▶ [To do]:
[1] In the Paralympics text, which venue does Alex Zanardi return to?
[2] Extract the stretch of the Paralympics text from "Somehow, the Paralympics" through "the following day.".

▶ [Extracted text]:
* * *
Somehow, the Paralympics managed to carry on without my attendance for another week, and I’d be lying if I said I didn’t yell “Get out of my seat you bastard!” the first time I saw the packed stadium again the following day.

Day after day of astonishing feats followed. David Weir with his four medals. Ellie Simmonds scything through the water like a small torpedo. Pictures of the Archery, with competitors with a grand total of no arms holding the front of the bow with their foot and using their mouth to draw the arrow back. Jonnie Peacock’s jaw dropping performance. Alex Zanardi returning to Brands Hatch with two less legs than he had last time, but leaving with two more gold medals.

As before with the Olympics, goodwill absolutely cascaded down from the stands to every single competitor. No matter their race, religion, sex or disability. Everybody was cheered, and the sky was black with hats every time anybody was introduced.

Except.

Some have said that the hearty booing of our esteemed Chancellor was because the crowd was “left-wing”, but you’re not telling me that all eighty thousand in that stadium were card carrying Labour Party members striding in holding hands with Tony Benn and with a copy of the Morning Star under the other arm whilst singing the Red Flag and dressed like Wolfie Smith. (There’s one for the teenagers)

If that was the case, why has Boris been cheered to the heavens every single time? Last time I looked he’s not exactly what you would term left wing.

Anyway, we’re getting away from the point, which is to say that once again, we delivered. Once again, we put on a huge show. Once again, we proved the nay sayers wrong. Even now, after all that has happened, there are still those who say the whole shebang was a huge waste of money. Fair enough. I don’t agree with that view, and would argue until I’m blue in the face, but each to their own.
* * *
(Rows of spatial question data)
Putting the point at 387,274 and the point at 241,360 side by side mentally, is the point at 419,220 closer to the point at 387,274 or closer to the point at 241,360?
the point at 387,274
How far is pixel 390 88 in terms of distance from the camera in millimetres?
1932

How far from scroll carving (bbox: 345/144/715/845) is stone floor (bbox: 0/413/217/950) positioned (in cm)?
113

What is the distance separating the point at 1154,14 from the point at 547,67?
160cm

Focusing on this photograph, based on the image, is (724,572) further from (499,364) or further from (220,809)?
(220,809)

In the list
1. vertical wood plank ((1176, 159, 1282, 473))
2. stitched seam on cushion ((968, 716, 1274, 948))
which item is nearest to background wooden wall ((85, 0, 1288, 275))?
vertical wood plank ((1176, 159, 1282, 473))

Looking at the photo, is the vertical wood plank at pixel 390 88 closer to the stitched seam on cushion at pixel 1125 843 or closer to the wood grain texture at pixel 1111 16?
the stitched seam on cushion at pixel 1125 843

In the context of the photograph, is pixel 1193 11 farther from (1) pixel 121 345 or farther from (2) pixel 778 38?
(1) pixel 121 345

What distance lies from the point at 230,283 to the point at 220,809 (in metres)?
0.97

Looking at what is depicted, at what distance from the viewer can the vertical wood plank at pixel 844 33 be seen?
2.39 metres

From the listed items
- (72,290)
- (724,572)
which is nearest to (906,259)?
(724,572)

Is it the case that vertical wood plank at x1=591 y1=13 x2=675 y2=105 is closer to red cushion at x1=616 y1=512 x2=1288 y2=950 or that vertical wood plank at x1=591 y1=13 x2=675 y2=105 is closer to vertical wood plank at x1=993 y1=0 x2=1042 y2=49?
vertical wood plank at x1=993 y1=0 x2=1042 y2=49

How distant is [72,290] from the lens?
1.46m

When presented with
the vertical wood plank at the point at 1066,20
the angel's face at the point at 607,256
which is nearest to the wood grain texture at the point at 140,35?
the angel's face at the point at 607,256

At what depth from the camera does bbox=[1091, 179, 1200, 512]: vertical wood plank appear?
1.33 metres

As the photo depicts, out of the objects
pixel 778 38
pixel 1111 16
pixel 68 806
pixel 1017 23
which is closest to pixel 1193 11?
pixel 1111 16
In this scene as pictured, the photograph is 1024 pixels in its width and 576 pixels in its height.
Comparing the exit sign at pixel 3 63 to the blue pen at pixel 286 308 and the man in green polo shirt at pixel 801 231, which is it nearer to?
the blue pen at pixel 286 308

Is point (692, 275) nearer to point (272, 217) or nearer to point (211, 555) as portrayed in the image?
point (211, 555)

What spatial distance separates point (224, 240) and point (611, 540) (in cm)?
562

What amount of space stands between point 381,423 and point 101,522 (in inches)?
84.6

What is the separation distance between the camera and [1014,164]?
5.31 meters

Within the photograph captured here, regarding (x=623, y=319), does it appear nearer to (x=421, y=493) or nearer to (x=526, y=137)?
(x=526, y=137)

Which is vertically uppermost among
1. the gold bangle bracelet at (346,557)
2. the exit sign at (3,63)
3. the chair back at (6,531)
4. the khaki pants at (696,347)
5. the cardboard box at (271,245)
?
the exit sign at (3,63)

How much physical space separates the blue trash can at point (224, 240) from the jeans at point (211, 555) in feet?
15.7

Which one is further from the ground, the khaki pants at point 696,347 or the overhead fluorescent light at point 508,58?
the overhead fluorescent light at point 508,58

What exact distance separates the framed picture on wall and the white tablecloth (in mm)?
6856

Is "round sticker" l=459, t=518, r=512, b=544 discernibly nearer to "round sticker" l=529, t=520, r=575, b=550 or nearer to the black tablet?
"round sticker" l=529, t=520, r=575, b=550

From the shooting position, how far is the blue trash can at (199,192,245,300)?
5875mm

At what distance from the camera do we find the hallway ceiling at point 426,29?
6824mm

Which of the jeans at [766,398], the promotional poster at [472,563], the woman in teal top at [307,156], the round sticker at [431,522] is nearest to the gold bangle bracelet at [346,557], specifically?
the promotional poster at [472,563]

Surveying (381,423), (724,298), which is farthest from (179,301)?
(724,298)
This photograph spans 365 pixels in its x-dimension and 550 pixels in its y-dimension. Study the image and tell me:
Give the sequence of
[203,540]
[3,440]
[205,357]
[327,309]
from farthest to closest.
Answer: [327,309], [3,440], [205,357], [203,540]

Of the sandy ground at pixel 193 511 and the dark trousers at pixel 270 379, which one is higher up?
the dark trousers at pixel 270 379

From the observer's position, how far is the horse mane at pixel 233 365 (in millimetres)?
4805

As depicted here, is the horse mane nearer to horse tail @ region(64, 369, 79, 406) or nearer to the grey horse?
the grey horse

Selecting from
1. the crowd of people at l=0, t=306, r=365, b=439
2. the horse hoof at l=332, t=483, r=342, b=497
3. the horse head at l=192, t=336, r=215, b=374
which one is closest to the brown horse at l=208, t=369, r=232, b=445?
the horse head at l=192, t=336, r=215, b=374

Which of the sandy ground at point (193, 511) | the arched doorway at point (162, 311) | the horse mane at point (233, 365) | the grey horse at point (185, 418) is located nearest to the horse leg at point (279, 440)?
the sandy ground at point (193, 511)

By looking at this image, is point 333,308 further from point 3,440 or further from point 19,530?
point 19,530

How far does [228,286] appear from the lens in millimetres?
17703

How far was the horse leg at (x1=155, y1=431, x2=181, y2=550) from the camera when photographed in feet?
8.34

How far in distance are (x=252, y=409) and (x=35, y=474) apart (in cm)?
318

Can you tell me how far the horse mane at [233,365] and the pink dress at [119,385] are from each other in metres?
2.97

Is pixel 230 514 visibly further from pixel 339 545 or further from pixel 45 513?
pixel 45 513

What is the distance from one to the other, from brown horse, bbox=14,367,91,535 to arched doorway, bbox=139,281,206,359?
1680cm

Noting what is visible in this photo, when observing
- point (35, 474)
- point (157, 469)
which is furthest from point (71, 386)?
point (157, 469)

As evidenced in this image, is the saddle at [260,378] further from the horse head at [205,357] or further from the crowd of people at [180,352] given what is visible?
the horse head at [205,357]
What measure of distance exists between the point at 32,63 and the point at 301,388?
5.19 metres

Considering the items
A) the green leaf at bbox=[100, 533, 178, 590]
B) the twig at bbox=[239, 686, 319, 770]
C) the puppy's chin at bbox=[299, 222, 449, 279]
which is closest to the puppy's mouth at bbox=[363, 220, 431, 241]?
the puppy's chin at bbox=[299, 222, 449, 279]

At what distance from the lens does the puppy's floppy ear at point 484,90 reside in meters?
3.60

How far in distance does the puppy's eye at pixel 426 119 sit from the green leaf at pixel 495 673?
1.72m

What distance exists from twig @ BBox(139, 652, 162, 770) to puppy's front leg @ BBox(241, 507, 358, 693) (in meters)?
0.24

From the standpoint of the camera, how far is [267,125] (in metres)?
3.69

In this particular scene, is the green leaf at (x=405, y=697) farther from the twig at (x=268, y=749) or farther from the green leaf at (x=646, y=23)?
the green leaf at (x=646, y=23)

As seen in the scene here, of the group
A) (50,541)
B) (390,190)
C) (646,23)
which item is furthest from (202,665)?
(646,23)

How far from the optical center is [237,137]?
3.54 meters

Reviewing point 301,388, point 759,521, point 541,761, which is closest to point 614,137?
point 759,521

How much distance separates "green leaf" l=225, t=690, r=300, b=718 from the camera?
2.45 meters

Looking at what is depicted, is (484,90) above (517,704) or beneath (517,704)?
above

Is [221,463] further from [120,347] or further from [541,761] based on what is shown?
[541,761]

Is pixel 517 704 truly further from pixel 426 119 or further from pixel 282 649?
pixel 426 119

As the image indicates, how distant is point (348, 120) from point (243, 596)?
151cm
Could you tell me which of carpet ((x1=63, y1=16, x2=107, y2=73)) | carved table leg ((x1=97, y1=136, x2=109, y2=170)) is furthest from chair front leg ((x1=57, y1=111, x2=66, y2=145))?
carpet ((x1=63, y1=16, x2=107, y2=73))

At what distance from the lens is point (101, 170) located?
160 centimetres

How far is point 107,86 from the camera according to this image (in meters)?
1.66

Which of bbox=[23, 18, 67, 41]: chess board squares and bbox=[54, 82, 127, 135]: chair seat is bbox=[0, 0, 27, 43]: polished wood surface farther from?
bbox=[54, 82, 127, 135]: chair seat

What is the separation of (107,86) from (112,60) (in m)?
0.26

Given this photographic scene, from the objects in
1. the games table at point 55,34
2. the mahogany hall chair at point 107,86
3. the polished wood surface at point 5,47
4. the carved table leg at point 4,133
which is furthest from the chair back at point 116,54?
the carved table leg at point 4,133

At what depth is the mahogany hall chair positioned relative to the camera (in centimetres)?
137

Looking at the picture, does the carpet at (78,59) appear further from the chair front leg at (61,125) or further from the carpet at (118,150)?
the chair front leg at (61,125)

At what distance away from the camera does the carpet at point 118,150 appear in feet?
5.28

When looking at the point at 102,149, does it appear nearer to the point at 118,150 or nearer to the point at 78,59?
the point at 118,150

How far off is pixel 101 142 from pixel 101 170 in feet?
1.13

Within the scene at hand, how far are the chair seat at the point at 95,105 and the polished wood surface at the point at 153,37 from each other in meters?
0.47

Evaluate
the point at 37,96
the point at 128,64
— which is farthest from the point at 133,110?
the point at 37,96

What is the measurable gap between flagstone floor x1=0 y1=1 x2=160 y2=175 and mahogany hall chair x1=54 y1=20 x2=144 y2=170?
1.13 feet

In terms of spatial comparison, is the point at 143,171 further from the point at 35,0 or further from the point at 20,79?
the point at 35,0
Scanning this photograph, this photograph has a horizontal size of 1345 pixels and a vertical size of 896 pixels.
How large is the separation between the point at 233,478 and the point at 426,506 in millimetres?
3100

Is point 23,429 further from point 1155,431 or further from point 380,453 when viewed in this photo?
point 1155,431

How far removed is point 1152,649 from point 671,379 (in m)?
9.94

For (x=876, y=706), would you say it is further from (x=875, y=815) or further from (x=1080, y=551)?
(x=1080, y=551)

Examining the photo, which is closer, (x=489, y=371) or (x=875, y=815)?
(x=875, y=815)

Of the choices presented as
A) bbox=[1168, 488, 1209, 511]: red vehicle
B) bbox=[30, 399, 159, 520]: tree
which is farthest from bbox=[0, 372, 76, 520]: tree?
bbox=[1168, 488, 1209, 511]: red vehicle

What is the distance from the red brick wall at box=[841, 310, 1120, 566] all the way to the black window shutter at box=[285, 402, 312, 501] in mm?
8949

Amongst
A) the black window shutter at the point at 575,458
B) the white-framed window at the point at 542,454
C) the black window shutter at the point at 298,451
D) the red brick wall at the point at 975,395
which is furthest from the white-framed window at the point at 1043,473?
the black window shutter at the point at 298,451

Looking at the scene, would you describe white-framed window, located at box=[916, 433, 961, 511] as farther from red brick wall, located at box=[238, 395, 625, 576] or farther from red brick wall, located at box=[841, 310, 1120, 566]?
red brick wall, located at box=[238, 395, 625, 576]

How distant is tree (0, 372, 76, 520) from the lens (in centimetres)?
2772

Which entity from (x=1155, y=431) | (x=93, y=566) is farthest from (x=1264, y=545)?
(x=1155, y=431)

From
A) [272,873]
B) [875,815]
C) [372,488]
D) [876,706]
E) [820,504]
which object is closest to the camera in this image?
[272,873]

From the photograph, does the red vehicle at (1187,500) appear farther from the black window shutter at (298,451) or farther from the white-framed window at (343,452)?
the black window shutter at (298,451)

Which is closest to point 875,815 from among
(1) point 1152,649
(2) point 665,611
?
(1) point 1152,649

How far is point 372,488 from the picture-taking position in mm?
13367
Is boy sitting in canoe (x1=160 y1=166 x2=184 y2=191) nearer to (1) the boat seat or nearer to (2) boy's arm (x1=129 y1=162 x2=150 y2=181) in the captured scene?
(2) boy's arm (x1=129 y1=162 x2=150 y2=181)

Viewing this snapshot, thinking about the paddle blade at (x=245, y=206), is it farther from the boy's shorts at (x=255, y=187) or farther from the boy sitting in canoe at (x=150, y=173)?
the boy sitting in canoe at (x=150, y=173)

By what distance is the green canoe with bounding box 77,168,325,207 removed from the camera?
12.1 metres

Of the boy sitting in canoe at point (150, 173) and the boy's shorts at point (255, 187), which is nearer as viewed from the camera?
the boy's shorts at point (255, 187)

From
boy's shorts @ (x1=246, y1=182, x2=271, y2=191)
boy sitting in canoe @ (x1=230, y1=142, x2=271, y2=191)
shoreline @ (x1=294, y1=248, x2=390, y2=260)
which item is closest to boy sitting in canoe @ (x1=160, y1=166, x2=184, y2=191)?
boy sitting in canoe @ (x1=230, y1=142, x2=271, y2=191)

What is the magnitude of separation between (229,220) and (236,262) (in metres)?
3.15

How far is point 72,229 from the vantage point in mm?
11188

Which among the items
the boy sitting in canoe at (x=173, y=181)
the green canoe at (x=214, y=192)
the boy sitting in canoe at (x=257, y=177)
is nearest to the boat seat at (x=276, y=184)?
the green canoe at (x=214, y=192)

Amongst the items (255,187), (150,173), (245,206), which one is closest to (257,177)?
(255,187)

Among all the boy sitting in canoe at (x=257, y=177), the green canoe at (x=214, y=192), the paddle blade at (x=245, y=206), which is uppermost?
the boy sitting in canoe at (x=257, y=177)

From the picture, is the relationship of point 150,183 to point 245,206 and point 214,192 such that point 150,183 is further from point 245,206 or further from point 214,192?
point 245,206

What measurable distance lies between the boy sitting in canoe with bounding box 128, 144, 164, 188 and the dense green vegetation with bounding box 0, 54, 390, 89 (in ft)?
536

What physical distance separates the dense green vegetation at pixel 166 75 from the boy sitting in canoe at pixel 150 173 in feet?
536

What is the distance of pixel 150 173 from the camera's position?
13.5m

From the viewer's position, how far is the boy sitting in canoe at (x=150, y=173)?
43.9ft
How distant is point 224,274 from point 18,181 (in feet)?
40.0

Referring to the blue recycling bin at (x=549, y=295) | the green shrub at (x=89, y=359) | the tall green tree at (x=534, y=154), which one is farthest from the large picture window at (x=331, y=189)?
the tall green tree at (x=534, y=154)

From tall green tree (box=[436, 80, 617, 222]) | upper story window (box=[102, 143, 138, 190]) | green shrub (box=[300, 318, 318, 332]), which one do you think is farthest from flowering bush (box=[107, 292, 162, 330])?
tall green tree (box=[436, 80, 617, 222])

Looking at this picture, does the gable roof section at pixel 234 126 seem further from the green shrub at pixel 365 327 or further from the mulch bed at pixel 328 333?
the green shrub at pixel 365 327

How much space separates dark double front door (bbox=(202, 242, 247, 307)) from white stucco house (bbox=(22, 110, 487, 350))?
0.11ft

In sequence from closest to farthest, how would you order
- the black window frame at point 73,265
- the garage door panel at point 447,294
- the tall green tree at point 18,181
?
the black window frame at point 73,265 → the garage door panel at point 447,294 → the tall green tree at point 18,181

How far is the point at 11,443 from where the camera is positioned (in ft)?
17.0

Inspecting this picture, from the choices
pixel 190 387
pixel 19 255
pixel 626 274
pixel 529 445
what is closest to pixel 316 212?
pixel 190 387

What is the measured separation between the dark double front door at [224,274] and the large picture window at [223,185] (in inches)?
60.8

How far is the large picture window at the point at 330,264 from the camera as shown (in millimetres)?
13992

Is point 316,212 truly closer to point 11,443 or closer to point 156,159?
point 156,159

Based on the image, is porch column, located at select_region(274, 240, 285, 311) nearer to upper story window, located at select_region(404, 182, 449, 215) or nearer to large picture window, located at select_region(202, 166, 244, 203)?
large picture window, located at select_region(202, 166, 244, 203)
* * *
▶ [Answers for the tasks]:
[1] Brands Hatch.

[2]
Somehow, the Paralympics managed to carry on without my attendance for another week, and I’d be lying if I said I didn’t yell “Get out of my seat you bastard!” the first time I saw the packed stadium again the following day.